A nova edição do Mapa Histórico dos Grupos Armados na Região Metropolitana do Rio de Janeiro, divulgada nesta quarta-feira (4), apresenta um retrato atualizado da reorganização territorial do crime na metrópole.

O levantamento, produzido pelo GENI/UFF (Grupo de Estudos dos Novos Ilegalismos da Universidade Federal Fluminense) em parceria com o Instituto Fogo Cruzado, estima que cerca de 4 milhões de pessoas viviam, em 2024, em áreas submetidas a controle ou influência de facções e milícias — aproximadamente um terço da população metropolitana.
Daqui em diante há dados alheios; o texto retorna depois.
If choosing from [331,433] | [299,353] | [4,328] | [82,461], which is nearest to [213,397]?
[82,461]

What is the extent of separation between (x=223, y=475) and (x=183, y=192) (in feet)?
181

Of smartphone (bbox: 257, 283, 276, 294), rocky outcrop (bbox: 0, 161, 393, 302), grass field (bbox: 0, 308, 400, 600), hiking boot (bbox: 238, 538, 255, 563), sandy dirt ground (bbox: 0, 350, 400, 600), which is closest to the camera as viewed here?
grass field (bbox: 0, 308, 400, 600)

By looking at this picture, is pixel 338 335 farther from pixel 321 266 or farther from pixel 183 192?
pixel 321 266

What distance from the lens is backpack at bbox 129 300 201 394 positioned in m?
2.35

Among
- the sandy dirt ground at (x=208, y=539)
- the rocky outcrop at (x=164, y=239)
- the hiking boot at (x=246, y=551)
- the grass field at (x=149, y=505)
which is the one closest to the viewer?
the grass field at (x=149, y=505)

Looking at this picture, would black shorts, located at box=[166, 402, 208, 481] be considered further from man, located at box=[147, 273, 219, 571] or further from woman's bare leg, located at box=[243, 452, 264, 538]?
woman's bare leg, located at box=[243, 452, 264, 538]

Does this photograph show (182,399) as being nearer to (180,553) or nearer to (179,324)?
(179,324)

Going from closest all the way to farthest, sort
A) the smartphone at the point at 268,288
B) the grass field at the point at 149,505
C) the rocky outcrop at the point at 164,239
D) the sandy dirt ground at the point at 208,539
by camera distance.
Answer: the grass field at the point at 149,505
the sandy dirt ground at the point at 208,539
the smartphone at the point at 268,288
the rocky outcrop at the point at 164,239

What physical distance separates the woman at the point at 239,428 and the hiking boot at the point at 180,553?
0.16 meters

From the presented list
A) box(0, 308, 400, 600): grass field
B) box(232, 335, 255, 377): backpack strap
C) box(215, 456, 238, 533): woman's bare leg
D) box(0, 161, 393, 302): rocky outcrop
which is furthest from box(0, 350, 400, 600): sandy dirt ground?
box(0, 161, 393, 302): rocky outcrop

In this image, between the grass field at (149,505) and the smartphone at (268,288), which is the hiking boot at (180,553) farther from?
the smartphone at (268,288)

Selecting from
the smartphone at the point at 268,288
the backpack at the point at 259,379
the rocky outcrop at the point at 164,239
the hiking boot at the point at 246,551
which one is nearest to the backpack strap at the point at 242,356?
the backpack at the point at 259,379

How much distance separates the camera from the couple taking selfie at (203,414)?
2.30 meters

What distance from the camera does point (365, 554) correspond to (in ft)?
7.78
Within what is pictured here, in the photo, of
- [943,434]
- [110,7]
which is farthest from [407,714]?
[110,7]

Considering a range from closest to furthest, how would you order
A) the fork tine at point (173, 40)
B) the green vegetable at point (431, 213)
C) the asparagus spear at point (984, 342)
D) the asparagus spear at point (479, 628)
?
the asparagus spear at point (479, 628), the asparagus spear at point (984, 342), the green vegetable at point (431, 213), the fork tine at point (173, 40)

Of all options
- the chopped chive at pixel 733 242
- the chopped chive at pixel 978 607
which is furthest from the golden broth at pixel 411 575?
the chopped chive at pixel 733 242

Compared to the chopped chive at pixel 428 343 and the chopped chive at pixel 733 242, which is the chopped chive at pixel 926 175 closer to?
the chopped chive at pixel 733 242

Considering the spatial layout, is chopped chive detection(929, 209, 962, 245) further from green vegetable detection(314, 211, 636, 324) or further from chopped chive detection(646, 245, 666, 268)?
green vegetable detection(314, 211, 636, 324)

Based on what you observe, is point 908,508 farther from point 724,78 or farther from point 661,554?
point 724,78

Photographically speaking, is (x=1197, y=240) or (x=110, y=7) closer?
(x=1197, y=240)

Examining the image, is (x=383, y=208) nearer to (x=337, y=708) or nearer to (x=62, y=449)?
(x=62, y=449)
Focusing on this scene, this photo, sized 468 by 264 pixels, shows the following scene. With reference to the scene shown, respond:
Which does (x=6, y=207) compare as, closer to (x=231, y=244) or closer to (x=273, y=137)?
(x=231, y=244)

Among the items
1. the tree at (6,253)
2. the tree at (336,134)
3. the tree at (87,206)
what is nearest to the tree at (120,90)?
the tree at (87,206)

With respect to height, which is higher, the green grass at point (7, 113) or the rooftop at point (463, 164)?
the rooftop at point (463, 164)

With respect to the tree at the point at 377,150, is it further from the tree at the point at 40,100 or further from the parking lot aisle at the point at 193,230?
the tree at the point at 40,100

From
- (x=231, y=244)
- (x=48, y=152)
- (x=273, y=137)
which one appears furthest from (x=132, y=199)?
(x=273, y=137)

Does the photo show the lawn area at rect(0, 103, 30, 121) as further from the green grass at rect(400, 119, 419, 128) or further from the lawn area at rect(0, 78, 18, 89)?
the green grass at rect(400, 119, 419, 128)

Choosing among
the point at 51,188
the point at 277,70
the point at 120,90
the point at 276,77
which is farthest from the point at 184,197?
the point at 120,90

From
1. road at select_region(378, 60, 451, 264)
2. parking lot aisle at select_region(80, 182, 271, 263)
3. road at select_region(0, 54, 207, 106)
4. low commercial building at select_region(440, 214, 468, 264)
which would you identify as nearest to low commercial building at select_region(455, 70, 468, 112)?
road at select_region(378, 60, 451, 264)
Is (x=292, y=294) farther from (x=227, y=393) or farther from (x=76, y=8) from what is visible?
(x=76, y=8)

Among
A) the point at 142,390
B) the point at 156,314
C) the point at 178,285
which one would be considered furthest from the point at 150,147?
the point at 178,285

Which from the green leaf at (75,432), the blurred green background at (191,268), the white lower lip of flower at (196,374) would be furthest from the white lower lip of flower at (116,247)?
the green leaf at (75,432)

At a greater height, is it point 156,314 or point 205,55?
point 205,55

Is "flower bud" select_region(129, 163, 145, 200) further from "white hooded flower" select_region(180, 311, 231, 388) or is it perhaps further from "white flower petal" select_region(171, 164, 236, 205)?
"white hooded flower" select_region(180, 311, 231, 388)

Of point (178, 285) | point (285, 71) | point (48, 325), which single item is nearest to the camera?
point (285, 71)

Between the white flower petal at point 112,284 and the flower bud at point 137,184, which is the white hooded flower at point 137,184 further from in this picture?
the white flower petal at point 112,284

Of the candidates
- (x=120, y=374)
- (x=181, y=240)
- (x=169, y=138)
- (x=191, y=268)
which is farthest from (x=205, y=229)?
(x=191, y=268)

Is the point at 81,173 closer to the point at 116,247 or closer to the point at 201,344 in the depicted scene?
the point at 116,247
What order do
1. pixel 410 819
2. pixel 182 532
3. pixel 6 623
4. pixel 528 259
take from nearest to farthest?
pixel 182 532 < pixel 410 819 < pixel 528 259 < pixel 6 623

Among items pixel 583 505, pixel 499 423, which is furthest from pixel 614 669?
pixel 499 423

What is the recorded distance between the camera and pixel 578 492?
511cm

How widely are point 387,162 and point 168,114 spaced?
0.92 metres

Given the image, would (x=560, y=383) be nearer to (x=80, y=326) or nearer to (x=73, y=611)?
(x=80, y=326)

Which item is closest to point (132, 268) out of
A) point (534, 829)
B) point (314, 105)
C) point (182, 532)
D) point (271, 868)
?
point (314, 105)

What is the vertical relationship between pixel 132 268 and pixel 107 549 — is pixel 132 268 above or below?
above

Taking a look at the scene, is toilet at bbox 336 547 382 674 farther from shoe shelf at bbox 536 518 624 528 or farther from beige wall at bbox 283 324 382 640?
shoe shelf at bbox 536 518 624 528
Os pesquisadores reuniram denúncias anônimas, registros públicos e informações georreferenciadas para compor uma série histórica que cobre 18 anos. Segundo o estudo, a área dominada por grupos armados cresceu mais de 130% desde 2007, enquanto a população impactada aumentou cerca de 59%. A atualização aponta que o domínio armado não apenas se expandiu, mas se distribui de forma desigual pela cidade, refletindo dinâmicas sociais, econômicas e institucionais.

O relatório diferencia duas formas de atuação: controle, quando há extração sistemática de recursos, imposição de normas e uso efetivo ou potencial da força; e influência, quando esses elementos aparecem de modo parcial ou intermitente.

Em 2024, 29,7% da população vivia em áreas sob controle direto, e outros 5,3% estavam em zonas de influência. Esse recorte permite identificar regiões de domínio consolidado e outras onde o poder armado avança de forma mais difusa.

Controle e influência territorial armada • Reprodução - GENI/UFF e IFC
Controle e influência territorial armada • Reprodução – GENI/UFF e IFC

A série revela dois períodos distintos. Entre 2016 e 2020, houve uma expansão intensa do domínio armado, coincidindo com a crise fiscal do estado, o enfraquecimento das UPPs e a intervenção federal.

A partir de 2020, o estudo registra uma retração moderada, influenciada sobretudo pela perda de territórios pelas milícias após operações que atingiram suas lideranças e redes de apoio. Apesar disso, a presença desses grupos permanece elevada em extensão territorial.

O mapa mostra que as milícias concentram quase metade da área dominada na metrópole, enquanto o CV (Comando Vermelho) é o grupo com maior número de moradores sob seu controle. As facções ampliaram sua presença populacional, e o TCP (Terceiro Comando Puro), em especial, cresce desde 2018. O ADA (Amigo dos amigos), por outro lado, apresenta retração contínua.

Comando Vermelho: como surgiu e se espalhou a maior facção do Rio

O estudo também identifica duas dinâmicas principais de expansão: colonização, que se dá sobre áreas ainda não dominadas, especialmente em zonas com urbanização recente; e conquista, quando há substituição de um grupo por outro em territórios densamente povoados. As milícias tendem a avançar pela colonização, impulsionadas por mercados urbanos formais e informais, enquanto facções se expandem sobretudo por meio de disputas diretas.

O retrato varia conforme a região. No Leste Fluminense, o domínio é majoritariamente do Comando Vermelho. A Baixada Fluminense apresenta forte disputa, com crescimento simultâneo de milícias e facções. No município do Rio, 42,4% da população vive sob controle ou influência de grupos armados, com predominância miliciana na zona Oeste e maior presença de facções na zona Sul, Centro e parte da zona Norte.

Os dados também se relacionam a marcadores sociais. Em áreas controladas, a renda média per capita é significativamente menor que em regiões livres, tanto na capital quanto na metrópole. A proporção de moradores não brancos também é maior nas zonas dominadas, indicando sobreposição entre desigualdade socioeconômica, racial e territorial.

A edição 2025 do mapa reforça que o domínio armado se integra à dinâmica urbana e acompanha variações no funcionamento das instituições e nos mercados locais. Para os pesquisadores, compreender essa estrutura exige olhar não apenas para ações de segurança pública, mas para políticas que envolvam urbanização, redução de desigualdades e fortalecimento de serviços estatais.

A CNN Brasil entrou em contato com o governo do Rio de Janeiro sobre a situação e aguarda retorno. O espaço segue aberto.